Thursday, January 12, 2012

Mailvox: science and free will

CG asks about the implications of time delay in decision-making:
I have read a number of scientific papers asserting that free will doesn't exist. The Libet experiment, where a person pushes a button, but the brain registers the signal 7 seconds before the time the person made the choice, is one of the more well-known studies. What do you make of these scientific assertions that free will doesn't exist? You didn't really address it in The Irrational Atheist or on your own blog.
No, I didn't bother, because the sort of experiments cited are not evidence that free will doesn't exist. In fact, any scientific assertion that free will does not exist on the basis of these experiments does nothing more than demonstrate that scientists receive insufficient training in basic logic.

To make this argument, they are assuming that free will relies solely upon "the person" and not "the brain". Or to put it more precisely, that "the person" is the conscious aspect of the mind and "the brain" is the unconscious. But the unconscious part of the mind is a part of the same mind as the conscious one! Relying on this false distinction is akin to insisting that because I reacted reflexively to movement out of the corner of my eye before I realized it, I did not move.

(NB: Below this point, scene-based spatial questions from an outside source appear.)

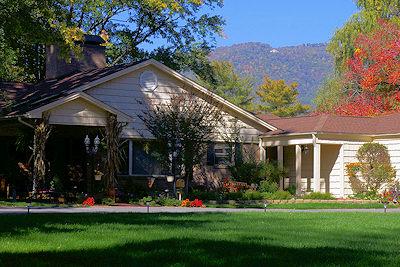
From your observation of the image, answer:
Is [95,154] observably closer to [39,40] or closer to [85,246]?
[39,40]

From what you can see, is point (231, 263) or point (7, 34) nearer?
point (231, 263)

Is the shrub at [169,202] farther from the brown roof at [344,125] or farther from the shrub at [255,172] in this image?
the brown roof at [344,125]

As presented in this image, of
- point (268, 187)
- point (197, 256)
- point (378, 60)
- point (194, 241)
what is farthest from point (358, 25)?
point (197, 256)

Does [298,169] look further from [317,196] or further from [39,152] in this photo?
[39,152]

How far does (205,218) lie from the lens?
16938mm

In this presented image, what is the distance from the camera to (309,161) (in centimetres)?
3316

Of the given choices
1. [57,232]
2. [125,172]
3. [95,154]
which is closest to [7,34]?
[95,154]

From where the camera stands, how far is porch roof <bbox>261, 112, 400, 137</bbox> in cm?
3084

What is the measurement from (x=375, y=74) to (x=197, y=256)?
32.5 metres

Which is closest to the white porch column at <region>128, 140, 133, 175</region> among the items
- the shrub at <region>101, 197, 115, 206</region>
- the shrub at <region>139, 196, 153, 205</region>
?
the shrub at <region>139, 196, 153, 205</region>

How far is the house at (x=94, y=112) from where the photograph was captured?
84.4 ft

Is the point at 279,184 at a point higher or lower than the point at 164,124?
lower

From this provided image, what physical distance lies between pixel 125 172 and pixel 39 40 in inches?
309

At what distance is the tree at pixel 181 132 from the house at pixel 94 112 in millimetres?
1172
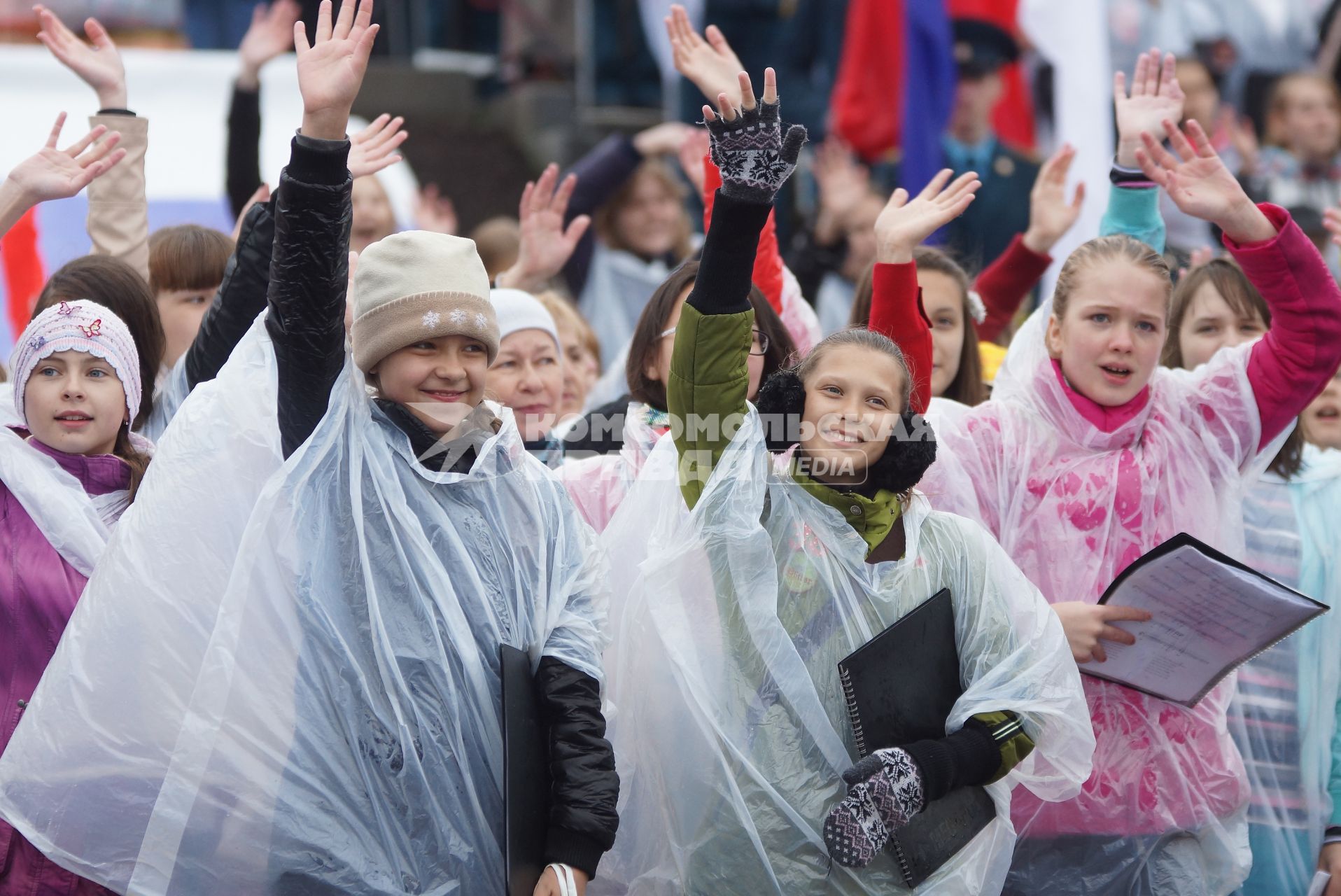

But clearly I did move. And I decided to move. I merely did not consciously decide to move. The observable fact of the matter is that we make unconscious decisions every single day, and they are an important aspect of our free will. To demonstrate that free will does not exist, it would be necessary to demonstrate that all humans exhibit the same unconscious reactions to the same stimuli; any variance in the reactions would indicate that humans are agents possessing the ability to make choices even if they are not consciously aware of the choices they are making.

The core mistake they are making here is to assume that everything unconscious is therefore determinate. That is an observably false equivalence.

There is nothing even remotely remarkable about this experiment. Having been a 100m sprinter, I've always been perfectly aware that the body moves before the conscious mind realizes it. I was usually in the middle of my second stride out of the blocks before I realized I was already running. In most of my races, I never even consciously heard the gun.

And every martial artist knows that if you're thinking about your next strike or block, you will be too slow. By the time you consciously see the window and decide "it's open, therefore I should attack it", it's already too late. The fundamental goal of martial arts training is to train your body and free your mind so that you enter a state where you are making the correct decisions without thinking about them. This is the state that most athletes recognize as being "in the zone".